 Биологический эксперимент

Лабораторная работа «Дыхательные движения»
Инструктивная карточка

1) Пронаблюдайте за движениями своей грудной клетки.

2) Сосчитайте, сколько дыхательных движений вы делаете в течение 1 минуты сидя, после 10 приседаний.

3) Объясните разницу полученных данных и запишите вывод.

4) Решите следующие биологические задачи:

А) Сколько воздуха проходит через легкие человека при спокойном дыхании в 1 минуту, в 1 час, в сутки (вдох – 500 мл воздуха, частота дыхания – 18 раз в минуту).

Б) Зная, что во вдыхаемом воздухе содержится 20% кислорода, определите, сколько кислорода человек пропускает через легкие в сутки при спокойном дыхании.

============

Your objective: Copy all lines above containing the string "через".

Output of the task:
А) Сколько воздуха проходит через легкие человека при спокойном дыхании в 1 минуту, в 1 час, в сутки (вдох – 500 мл воздуха, частота дыхания – 18 раз в минуту).
Б) Зная, что во вдыхаемом воздухе содержится 20% кислорода, определите, сколько кислорода человек пропускает через легкие в сутки при спокойном дыхании.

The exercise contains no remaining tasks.